I asked this as an addendum to another question, but I figured I should post this separately, as it’s really a different issue.
I have a multiproject build with three subprojects. Two of them build WARs, and the third builds a Docker image using the two WARs. The third project (called “ordersImage”) depends on the created WAR files in this way: dependencies { runtime project(path: ":ordersService", configuration: "war") runtime project(path: ":ordersGUI", configuration: "war") runtime "oracle:ojdbc6:11.2.0.3" }
This looks fine, and if I MANUALLY build the “ordersService” and “ordersGUI” projects, and then build “ordersImage”, it works fine.
However, if I first clean everything and build from the top level, Gradle builds the “ordersGUI” project, then the “ordersImage” project. It might aftwards build the “ordersService” project, but the “ordersImage” build fails because it can’t find the “ordersService.war” artifact.
The problem is, it’s building the projects in the wrong order. It needs to build “ordersGUI” and “ordersService” first (no order dependency between them), and then “ordersImage”.
I would have thought that by having “ordersImage” depend on the “war” configuration in both “ordersService” and “ordersGUI”, then Gradle would know to build those two before building “ordersImage”. Am I misunderstanding how Gradle determines subproject build order?
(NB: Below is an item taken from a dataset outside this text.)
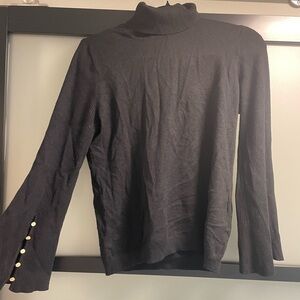 Black turtle neck with gold buttons on the bell bottom sleeves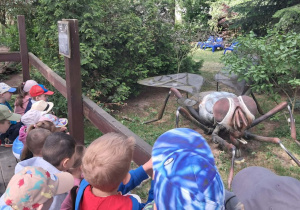 Dzieci oglądają realistyczną, gigantyczną rzeźbę muchy.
What do the ordersService and/or the ordersGUI build files look like? Or perhaps a link to your other question if it already contains that information?
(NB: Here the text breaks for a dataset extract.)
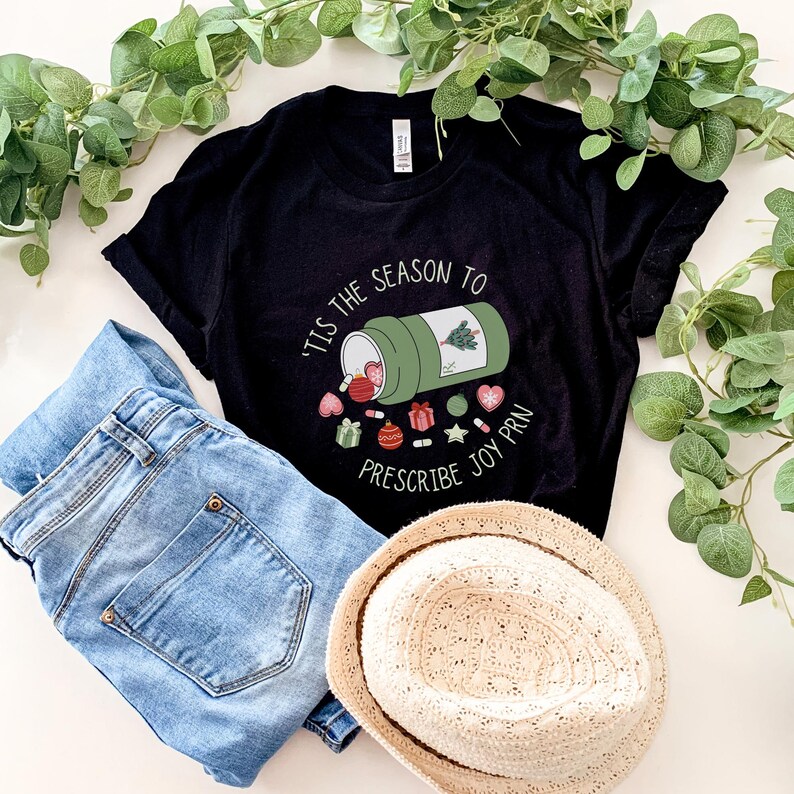 May include: Black t-shirt with the text "'Tis the Season to Prescribe Joy PRN" and a graphic of a medicine bottle spilling out Christmas-themed items. Light blue jeans and a straw hat are also in the image.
However, that thread doesn’t really talk about the structure of the two WAR build files, as they’re pretty simple, but both of them now have the following so I can depend on the “war” configuration from another project:
`configurations {
war {}
}
Please keep in mind that Gradle runs a task graph, not a project graph. Whatever task requires those dependencies needs to declare them as an input, otherwise they won’t be built. I can’t tell from the example above what you are trying to do. Could you maybe create a small reproducible example on GitHub?
I’ve managed to resolve this, or at least gotten something that works the way I expect. The other thread also has the conclusion to this, but basically I have a “copyDependencies” task in the “ordersImage” project that depends on the two WAR files being built, so I changed the “copyDependencies” task header to this:
I believe the implication is that it depends on the “war” task, but that feels to me like unnecessary coupling into the build structure of those projects, so I prefer to depend on the overall build of the project instead of a specific task.
Ah, good. This is what Mark referred to in a related thread as “the configuration containing that artifact should be an input to that task.”, and I didn’t quite understand that.